Vegetable Cooling and Storage Evaluation


MIT D-Lab, in partnership with the World Vegetable Center and Mercy Corps, is conducting an evaluation of technologies designed to improve the storage of vegetables using evaporative cooling. These technologies are designed to function without the use of electricity and are thus well suited for regions where cooling and storage dependent upon electricity is either not accessible or affordable. This research study will focus on the cooling and storage of vegetables in Mali. Suitable cooling and storage technologies have the potential to prevent food loss, strengthen the perishable food supply chain, and create opportunities for additional income generation. The World Vegetable Center and Mercy Corps have a strong presence in Mali and each have ongoing work with horticulture cooperatives and farmers. 

Increased availability of appropriate cooling and storage technologies would allow farmers and consumers to reduce foods loss leading to increased access to nutritional foods and financial savings.
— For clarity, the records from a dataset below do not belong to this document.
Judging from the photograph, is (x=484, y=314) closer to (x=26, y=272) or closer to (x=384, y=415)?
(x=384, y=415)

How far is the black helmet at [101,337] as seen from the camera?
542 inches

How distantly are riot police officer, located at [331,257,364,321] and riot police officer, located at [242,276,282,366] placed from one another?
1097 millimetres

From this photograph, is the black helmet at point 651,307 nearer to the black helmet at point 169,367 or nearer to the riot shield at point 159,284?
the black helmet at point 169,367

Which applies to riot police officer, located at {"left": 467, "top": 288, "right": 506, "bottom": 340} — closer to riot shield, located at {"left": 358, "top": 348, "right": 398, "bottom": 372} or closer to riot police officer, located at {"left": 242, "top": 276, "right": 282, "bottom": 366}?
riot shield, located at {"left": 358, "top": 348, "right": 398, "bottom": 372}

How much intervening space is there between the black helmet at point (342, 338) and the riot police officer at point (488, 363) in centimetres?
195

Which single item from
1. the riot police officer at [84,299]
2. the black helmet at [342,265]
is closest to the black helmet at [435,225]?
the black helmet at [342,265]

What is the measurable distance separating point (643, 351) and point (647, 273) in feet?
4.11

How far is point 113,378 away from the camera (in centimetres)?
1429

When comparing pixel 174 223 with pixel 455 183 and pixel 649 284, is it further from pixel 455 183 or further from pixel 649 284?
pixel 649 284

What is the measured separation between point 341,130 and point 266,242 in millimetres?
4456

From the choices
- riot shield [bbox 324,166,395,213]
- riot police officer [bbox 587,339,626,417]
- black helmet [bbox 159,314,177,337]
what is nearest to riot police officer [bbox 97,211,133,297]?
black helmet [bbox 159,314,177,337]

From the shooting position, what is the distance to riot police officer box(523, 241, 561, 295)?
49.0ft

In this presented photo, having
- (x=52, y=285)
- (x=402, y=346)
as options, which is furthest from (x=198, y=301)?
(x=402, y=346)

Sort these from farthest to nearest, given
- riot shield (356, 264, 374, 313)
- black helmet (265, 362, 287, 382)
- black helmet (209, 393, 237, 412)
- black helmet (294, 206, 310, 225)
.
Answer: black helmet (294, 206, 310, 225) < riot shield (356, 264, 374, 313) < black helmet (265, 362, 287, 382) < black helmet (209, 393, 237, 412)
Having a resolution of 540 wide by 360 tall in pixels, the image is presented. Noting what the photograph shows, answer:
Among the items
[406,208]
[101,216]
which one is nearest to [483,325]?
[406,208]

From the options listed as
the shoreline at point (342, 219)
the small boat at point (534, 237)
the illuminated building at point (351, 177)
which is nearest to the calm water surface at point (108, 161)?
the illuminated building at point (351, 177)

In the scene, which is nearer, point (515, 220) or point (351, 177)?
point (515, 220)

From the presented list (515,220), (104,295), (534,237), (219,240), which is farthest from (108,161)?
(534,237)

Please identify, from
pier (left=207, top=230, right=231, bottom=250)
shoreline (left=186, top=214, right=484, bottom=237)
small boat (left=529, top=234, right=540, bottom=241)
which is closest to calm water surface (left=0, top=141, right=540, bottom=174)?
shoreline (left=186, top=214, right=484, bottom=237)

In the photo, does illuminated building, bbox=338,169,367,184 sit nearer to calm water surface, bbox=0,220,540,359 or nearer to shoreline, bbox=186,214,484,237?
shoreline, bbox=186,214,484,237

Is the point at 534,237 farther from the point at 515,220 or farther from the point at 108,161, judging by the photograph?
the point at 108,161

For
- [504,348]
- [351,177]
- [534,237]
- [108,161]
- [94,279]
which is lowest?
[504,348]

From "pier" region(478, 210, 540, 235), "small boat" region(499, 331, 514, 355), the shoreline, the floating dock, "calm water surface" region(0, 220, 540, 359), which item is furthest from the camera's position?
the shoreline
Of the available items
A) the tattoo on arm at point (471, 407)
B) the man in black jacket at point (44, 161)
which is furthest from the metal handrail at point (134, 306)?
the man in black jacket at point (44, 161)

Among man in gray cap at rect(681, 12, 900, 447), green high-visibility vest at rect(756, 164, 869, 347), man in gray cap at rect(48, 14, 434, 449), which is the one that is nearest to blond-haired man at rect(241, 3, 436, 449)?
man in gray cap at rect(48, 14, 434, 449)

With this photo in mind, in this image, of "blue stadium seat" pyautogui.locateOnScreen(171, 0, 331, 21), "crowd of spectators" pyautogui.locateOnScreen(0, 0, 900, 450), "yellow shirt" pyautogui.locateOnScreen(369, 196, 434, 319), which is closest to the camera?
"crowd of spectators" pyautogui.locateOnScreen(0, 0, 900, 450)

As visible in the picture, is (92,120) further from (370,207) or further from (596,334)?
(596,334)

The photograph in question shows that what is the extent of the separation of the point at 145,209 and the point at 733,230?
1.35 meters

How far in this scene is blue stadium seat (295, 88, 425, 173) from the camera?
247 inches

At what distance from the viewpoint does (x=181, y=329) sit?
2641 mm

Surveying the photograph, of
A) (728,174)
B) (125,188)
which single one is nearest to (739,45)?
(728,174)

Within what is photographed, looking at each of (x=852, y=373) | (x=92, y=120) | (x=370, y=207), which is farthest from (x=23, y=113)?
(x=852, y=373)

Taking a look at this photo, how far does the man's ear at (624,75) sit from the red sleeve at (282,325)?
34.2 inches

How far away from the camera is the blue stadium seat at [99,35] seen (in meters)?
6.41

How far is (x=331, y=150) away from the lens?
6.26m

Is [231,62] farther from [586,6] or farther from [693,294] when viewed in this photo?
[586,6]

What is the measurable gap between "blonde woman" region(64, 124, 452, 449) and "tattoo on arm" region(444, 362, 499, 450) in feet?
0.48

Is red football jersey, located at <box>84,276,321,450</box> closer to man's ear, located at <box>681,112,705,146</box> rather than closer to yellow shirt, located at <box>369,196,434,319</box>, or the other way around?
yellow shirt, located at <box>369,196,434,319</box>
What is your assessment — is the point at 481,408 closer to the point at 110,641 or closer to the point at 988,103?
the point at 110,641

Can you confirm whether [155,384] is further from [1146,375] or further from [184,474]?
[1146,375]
The methodologies used for this technology evaluation will include interviews with users of the cooling and storage technologies, interviews with stakeholders along the vegetable supply chain, and sensors to monitor product performance parameters.

The evaluation of vegetable cooling and storage technologies will produce outputs that will enable vegetable producers, distributors, and consumers to make informed purchasing decisions about cooling and storage technologies, suppliers of vegetable cooling and storage technologies to identify potential markets for their products, and identify gaps in the market and opportunities for innovative technology and supply chain design.